Some 70 per cent of the 90 million-strong population still lives off farming in rural areas, but top party leaders have said they want a “modern and industrialised nation by 2035”.

Many move to the cities to work in export-orientated manufacturing – often in industrial zones on the outskirts of big urban centres – construction and services.

For many of these new arrivals, life is not easy.

Linh has swapped 500 square metres of garden and fruit trees and a vegetable plot in northern Thai Binh province for a 20-square-metre rented room she shares with her two daughters.

But the 300,000 dong (B469) she brings in each day as a cleaner and scrap metal collector is considerably more than what she would make in her village.

Le Van Mung moved to Hanoi a decade ago and has few regrets.

“Life in the countryside is too hard. We cannot make much money and we have to work really hard in the fields,” he said.

Originally from northern Ha Nam province, Mung now works as an electrician and his wife runs a small restaurant. Together they earn some $600 (B21,643) a month – enough to pay for rent and schooling for their two children.

“Life is also not easy here in Hanoi. But we’re trying to earn money for our children. I think they will have better lives than we do,” he said.

Some 7.5 million people moved to Vietnam’s cities between 2000 and 2010, according to World Bank figures, an urbanisation rate of 4.1%. Among the 14 countries the Bank refers to as East Asia, only neighbouring Laos and Cambodia have higher rates, it said.

Vietnam now has 23 million people living in cities, making it the sixth most urbanised country in East Asia, a major – and rapid – change.
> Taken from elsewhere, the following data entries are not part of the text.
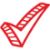 checkmark icon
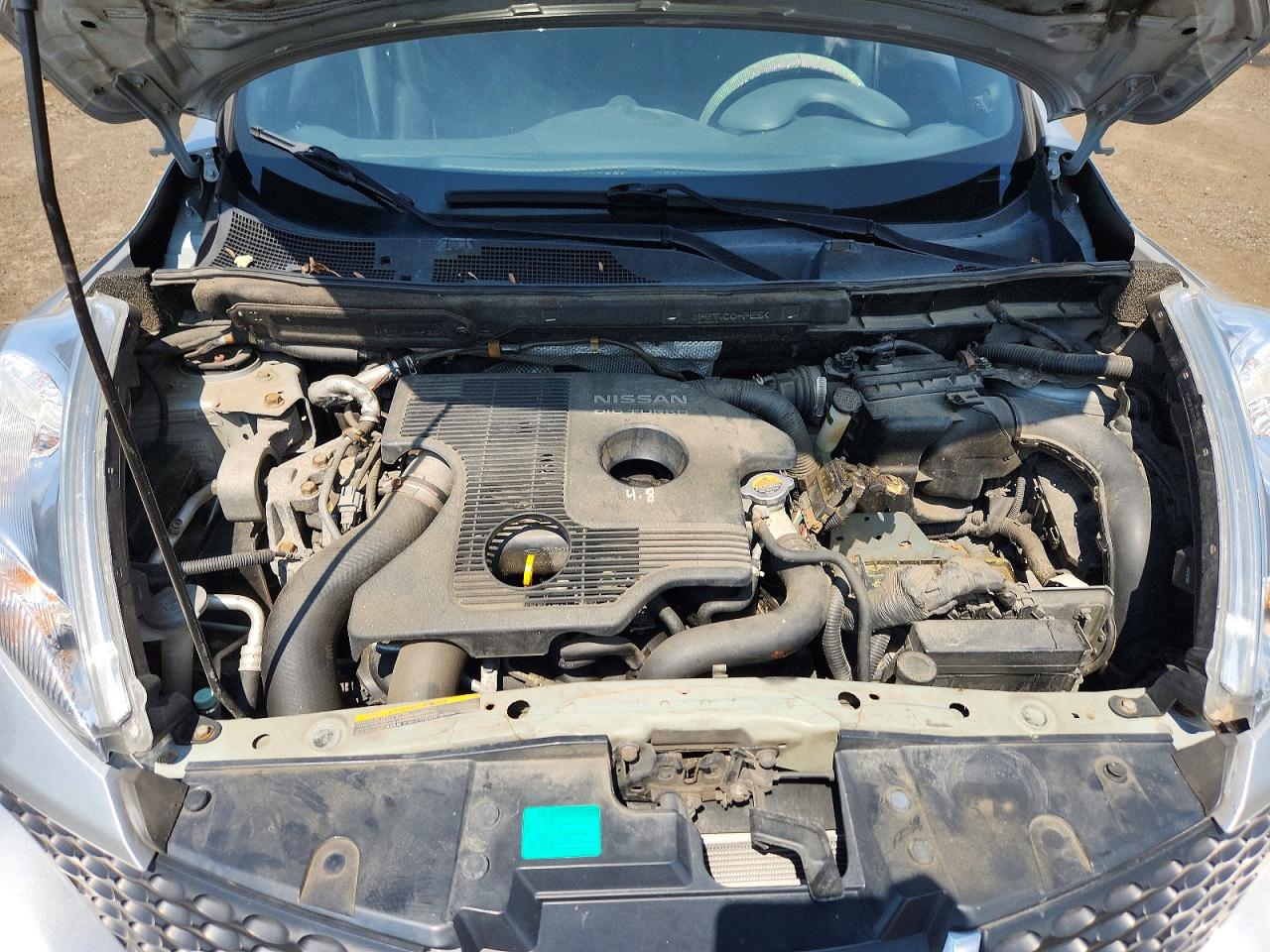2012 Nissan Juke S Silver vin: JN8AF5MV2CT105412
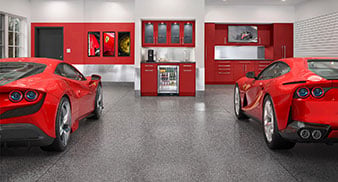 Performance Designer Series by Garage Living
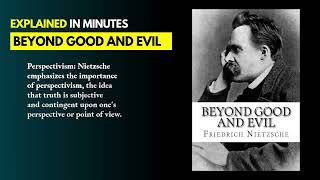 Beyond Good And Evil  Nietzsche Explained in Minutes [upl. by Vipul747]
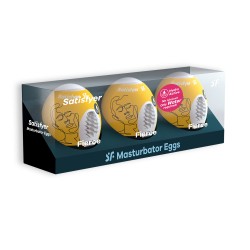 MASTURBADOR MASTURBATOR EGG FIERCE SATISFYER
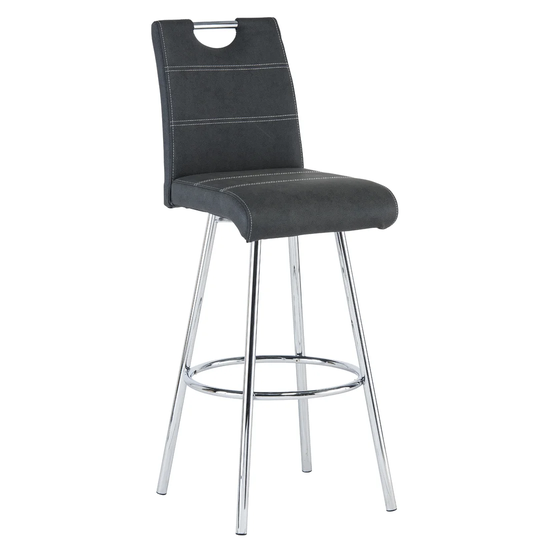 Seamus 75cm Swivel Bar Stool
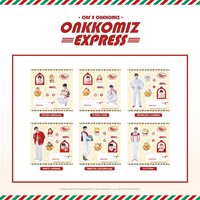 ONKKOMIZ快閃 壓克力立牌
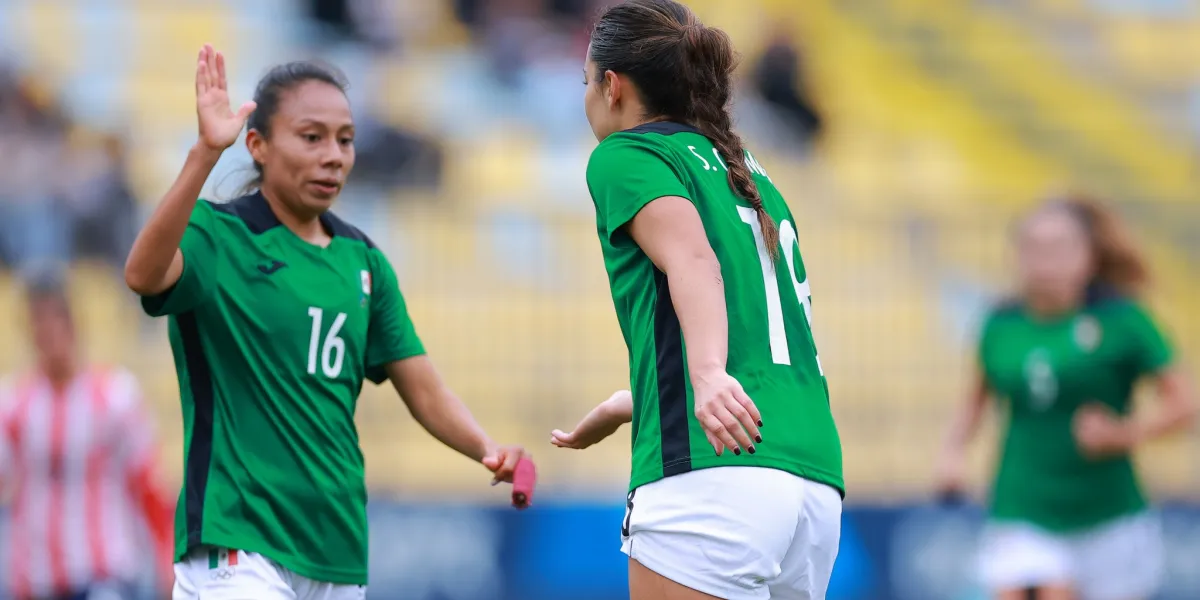 Karla Nieto, jugadora morelense en selección nacional.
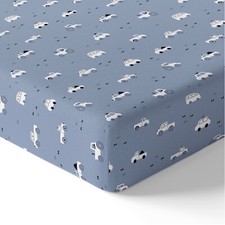 Cars, Tractors Baby  Cot & Cot
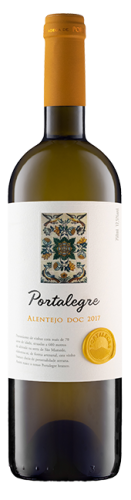 Portalegre, DOC 2021, Alentejo, bíle víno, suché, 750 ml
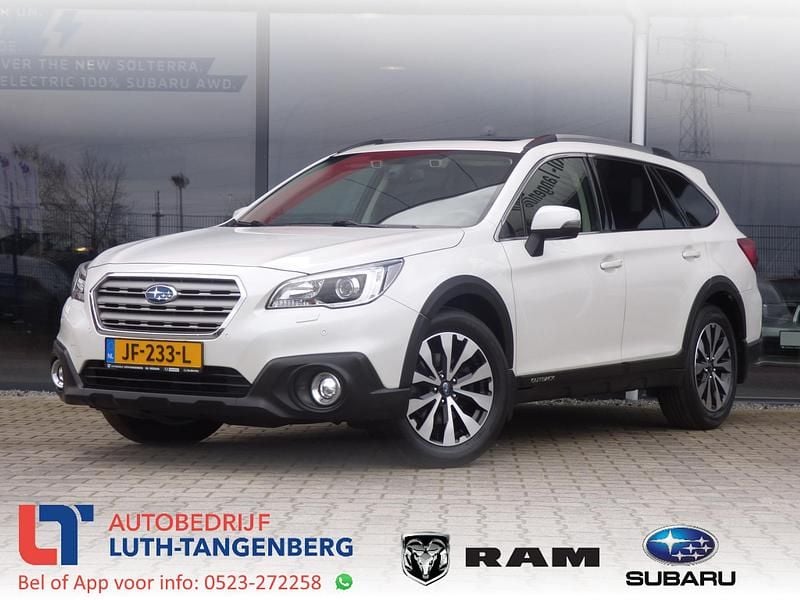 Occasion Subaru Outback Premium 176 PK (129 kW) 2016 Wit Stationwagen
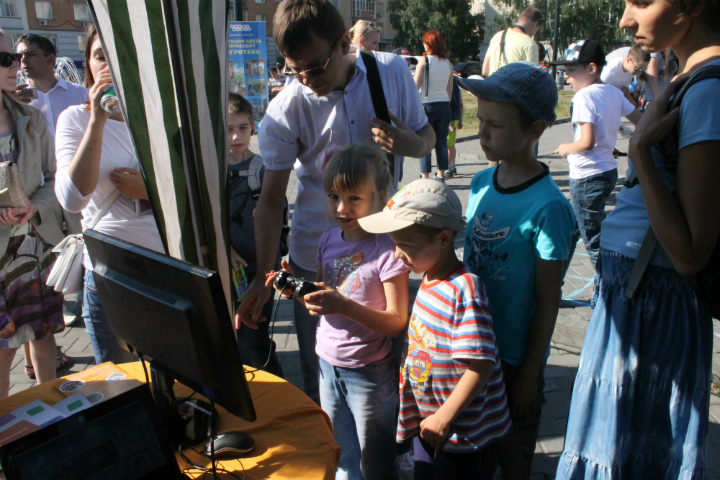 Фото к ИЦАЭ отметил День молодежи на фестивале «TECHNOfest»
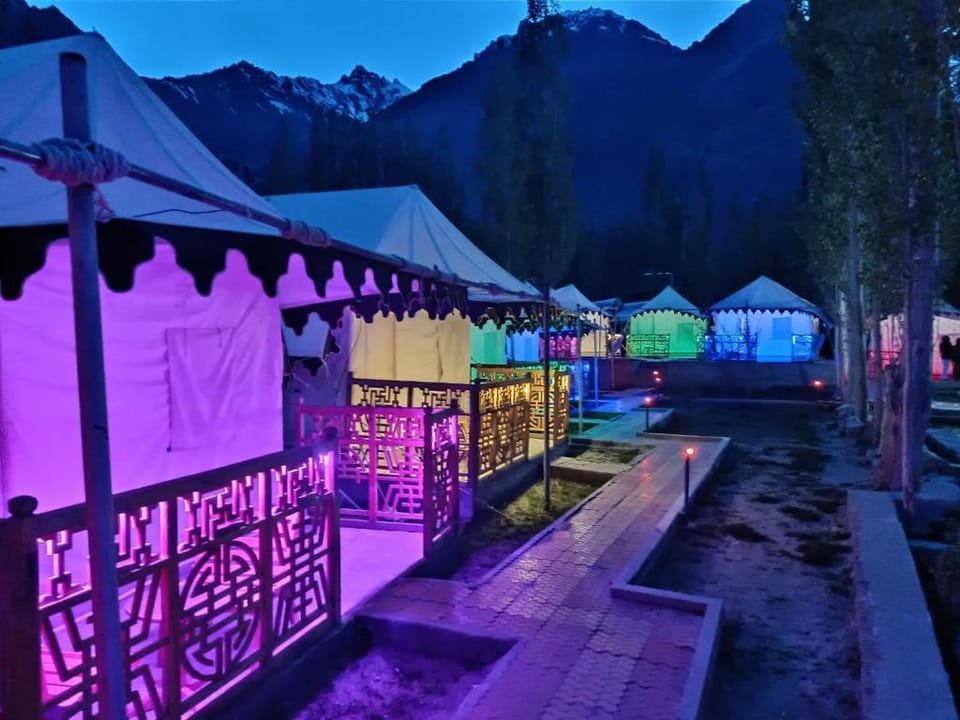 Nubra Ethnic Camp Hotel in India
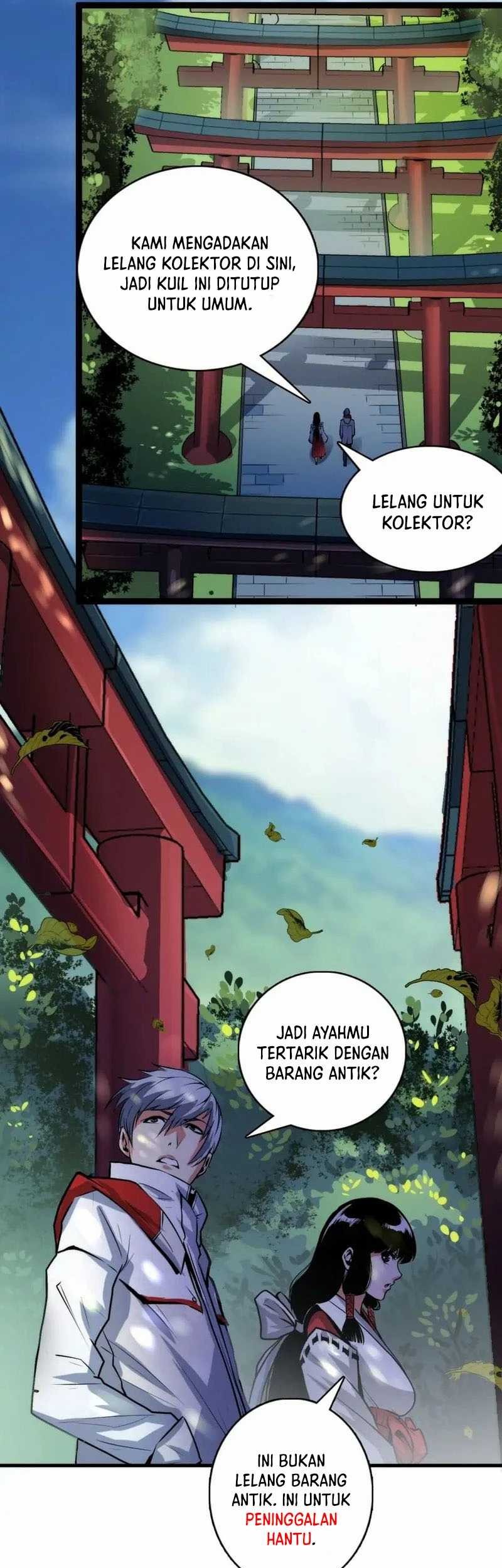 Become The Lord Of Cthulhu Chapter 12 Gambar 10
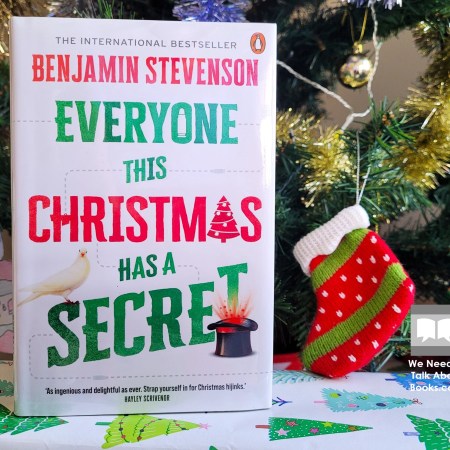 Cover image of Everyone This Christmas Has a Secret by Benjamin Stevenson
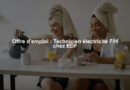 Offre d'emploi : Technicien électricité F/H chez EDF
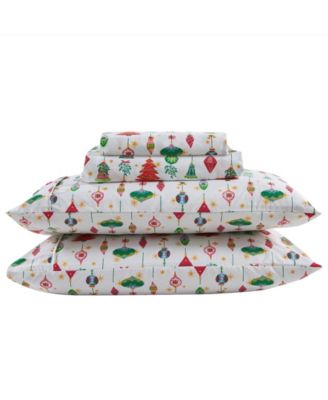 Ultra-Soft Brushed Printed Microfiber Sheet Set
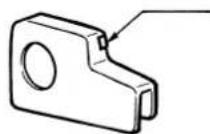 JUKI PS700 - Installing the belt cover - 1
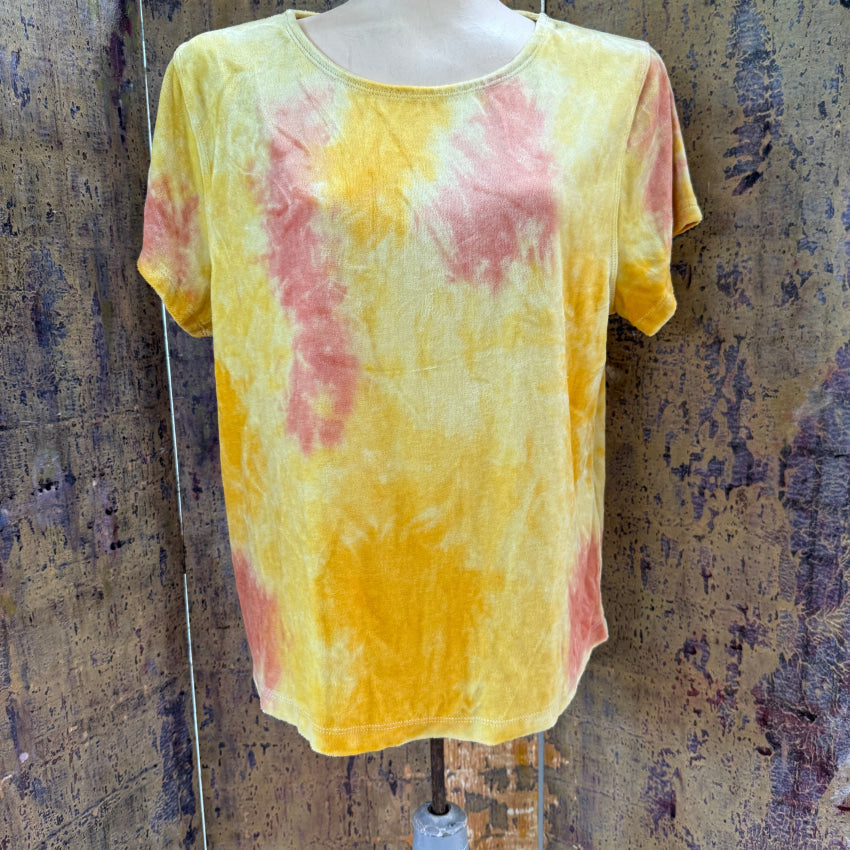 free people tie dye shirt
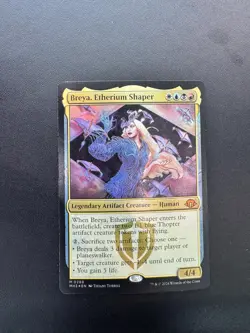 Breya, Etherium Shaper Modern Horizons 3 Foil Mythic Rare - Image 1
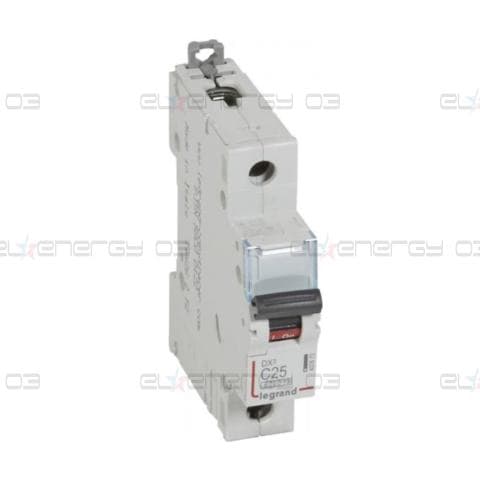 Автоматичен прекъсвач DX3 1P 25A крива С 6kA Legrand
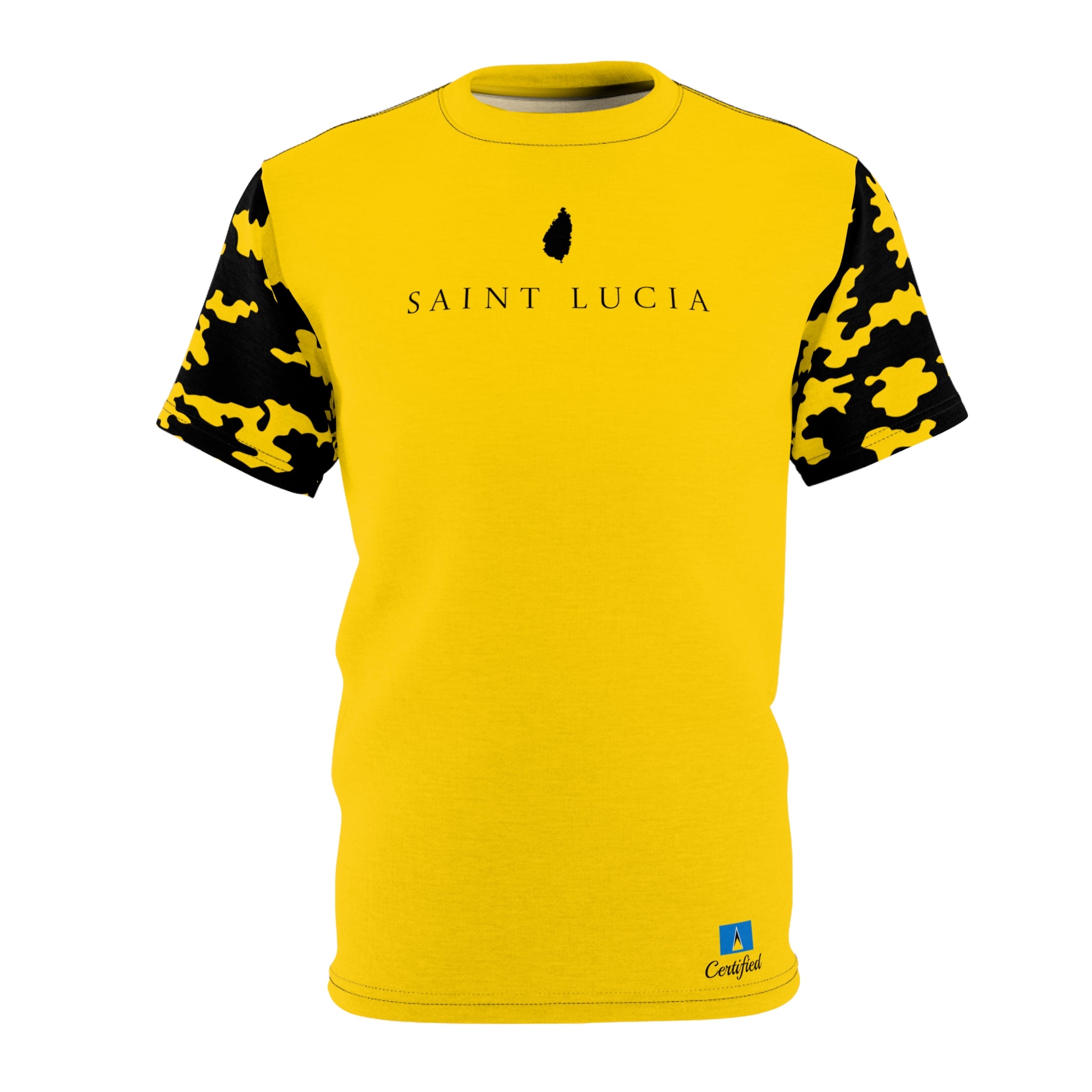 Whining General Unisex Tee Saint Lucia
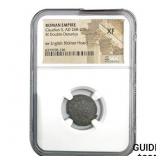 Roman Claudius II, AD 268-270 BI Double-Denaius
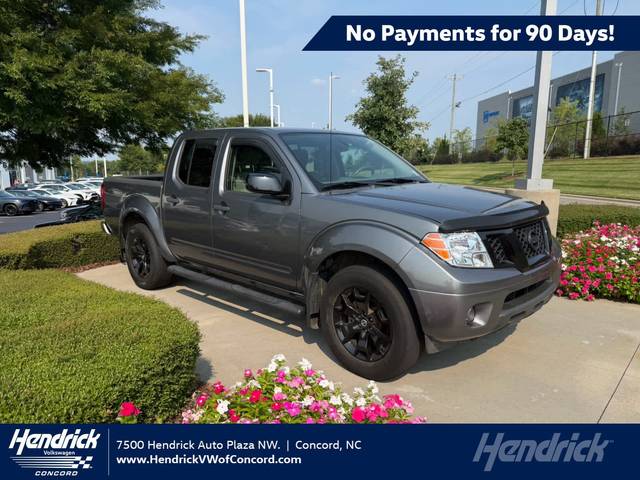 2020 Nissan Frontier SV 4WD photo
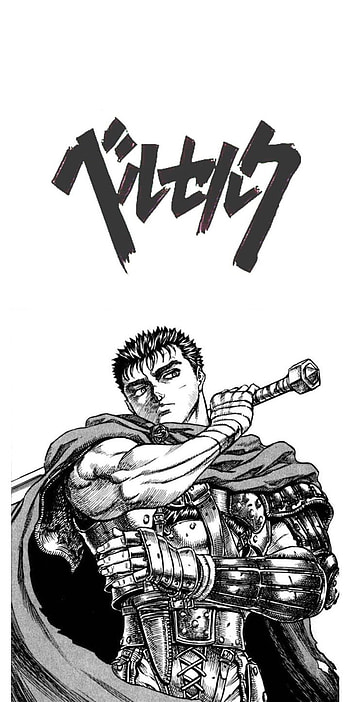 Guts, Art, Berserk, Manga HD phone wallpaper
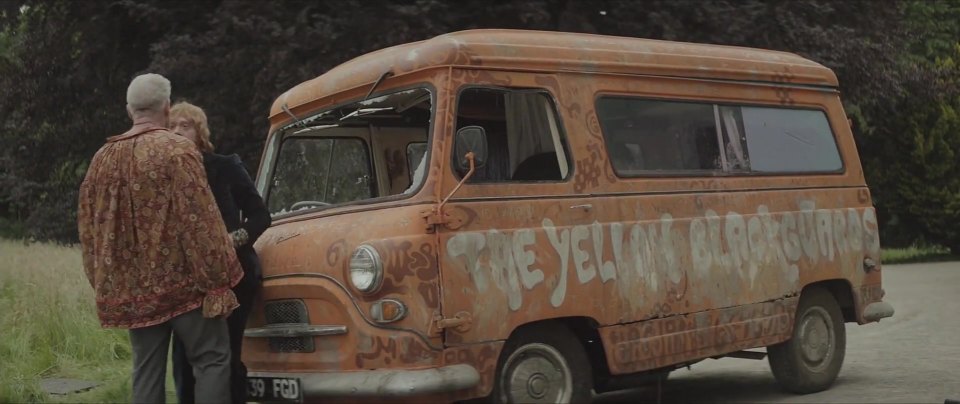 1962 Austin J4 Camper Kenex 'Carefree'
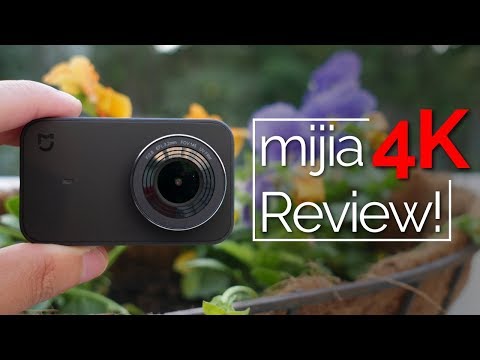 Xiaomi Mijia 4k Action Camera Mini Review - Great Value!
“There are more well-paying jobs and opportunities than in the countryside,” said Dang Nguyen Anh, director of Vietnam’s Institute of Sociology in Hanoi.

Moreover, younger generations have turned their back on the traditional rural lifestyle.

“It is difficult to resist the attraction of city life,” Anh said.

Officials say around 100,000 people move to the capital every year and some 130,000 move to southern business hub Ho Chi Minh City.

For a country where the phrase “go home” translates literally to “go back to the countryside”, this is a major transformation.

The new arrivals – mostly students and unskilled workers – bring benefits, but also put “pressure on culture, education, traffic, health care,” said Hanoi city official Pham Van Thanh.

Hanoi and Ho Chi Minh City have been struggling to build enough infrastructure – roads, water supplies and drainage can hardly keep pace with the city’s growth.

Traffic congestion has become a major issue, while schools and hospitals are overloaded, experts say.

In Ho Chi Minh City, some 85,000 new pupils enter the schooling system each year and, in some areas, up to half of these may be from other provinces.

Vietnam has a household registration system which makes it more difficult for new arrivals to access free schooling and healthcare in the cities – although widespread corruption means there are ways around this.

Authorities make “no effort to minimise the number of migrants,” Hanoi official Thanh said.

But this is also hurting rural areas. Whole swathes of the countryside are now made up of the elderly and the very young – with all the working-age adults heading to major cities or industrial zones.

Sociologist Anh said the changes are entirely understandable. “If you find a good job, you will not want to return to your former homeland,” he said.